GSA Annual Meeting in Phoenix, Arizona, USA - 2019

Paper No. 298-5
Presentation Time: 2:35 PM


PACES, James B., U.S. Geological Survey, Denver Federal Center, Denver, CO 80225, GRAY, Floyd, U.S. Geological Survey, GMEG, 520 N. Park Avenue Ste 355, Tucson, AZ 85719, HART, Olga E., Arizona Department of Water Resources, 1110 W. Washington Street, Suite 310, Phoenix, AZ 85007 and PAGE, William R., U.S. Geological Survey, Denver, CO 80225

Perennial wetlands occupy 0.14–0.26 km2 near the confluence of Potrero Creek and Nogales Wash and represent one of the last desert marshlands in the Santa Cruz River valley. They provide important habitats supporting plant and resident/migratory species within an urban corridor that has substantially affected topography and land use in both drainages. The amount of water present in the wetlands fluctuates depending on amounts of evaporation, transpiration, and precipitation; however, surface flow in Potrero Creek is insufficient to maintain perennial saturation. Depths to the regional water table, hosted in Miocene to Holocene basin-fill sediments, are too great to supply groundwater directly to the wetlands, although leakage/runoff from cultural activities may contribute.
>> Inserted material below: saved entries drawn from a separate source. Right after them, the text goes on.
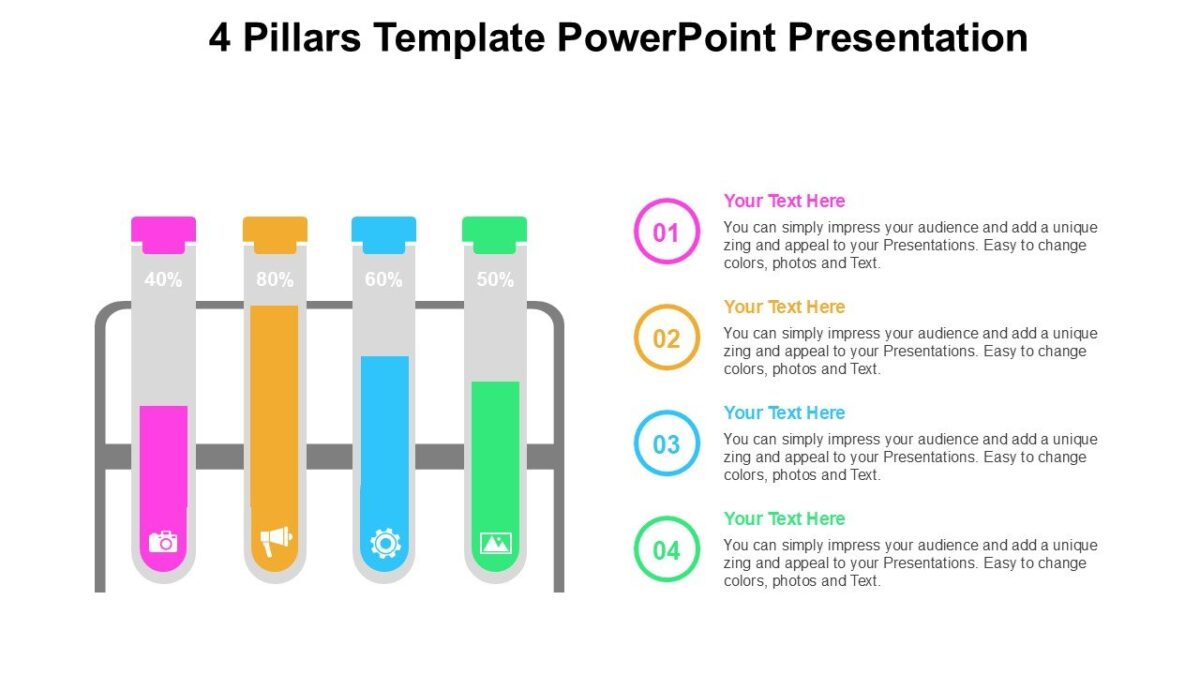 4 Pillars Template PowerPoint Presentation

40%

80%

60%

50%

01

Your Text Here

You can simply impress your audience and add a unique zing and appeal to your Presentations. Easy to change colors, photos and Text.

02

Your Text Here

You can simply impress your audience and add a unique zing and appeal to your Presentations. Easy to change colors, photos and Text.

03

Your Text Here

You can simply impress your audience and add a unique zing and appeal to your Presentations. Easy to change colors, photos and Text.

04

Your Text Here

You can simply impress your audience and add a unique zing and appeal to your Presentations. Easy to change colors, photos and Text.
Transient-electromagnetic data indicating a shallow, high-conductivity zone beneath the wetlands have been interpreted to reflect a saturated, clay-rich horizon that could limit downward drainage of perched water, although the source of that water remains unclear.

Water from wells (8) and surface locations along Nogales Wash (5) and throughout the wetlands (13) were analyzed for 87Sr/86Sr and 234U/238U. Those isotopes are well suited as tracers of hydrologic mixing in arid wetlands as they are not significantly fractionated by near-surface physical or chemical processes. Results indicate that each group has distinct isotopic signatures with lower 87Sr/86Sr and higher 234U/238U in groundwater from wells pumping the regional aquifer relative wetlands samples. Surface flow in Nogales Wash has intermediate compositions precluding it as a source for the wetland endmember. Nor can the wetland endmember be derived from the regional groundwater as sampled from upgradient wells, although some mixing between the wetlands and regional-groundwater endmembers is evident. A recently completed geologic framework model indicates that the newly mapped Grand Avenue Fault zone intersects Potrero Creek at the wetlands and likely plays an important hydrogeologic role. Probable geologic factors contributing to wetland hydrology include transmissive structures that focus upwelling groundwater from a distal, as-of-yet unidentified source, and formation of a flow barrier that causes mounding of the isotopically distinct water.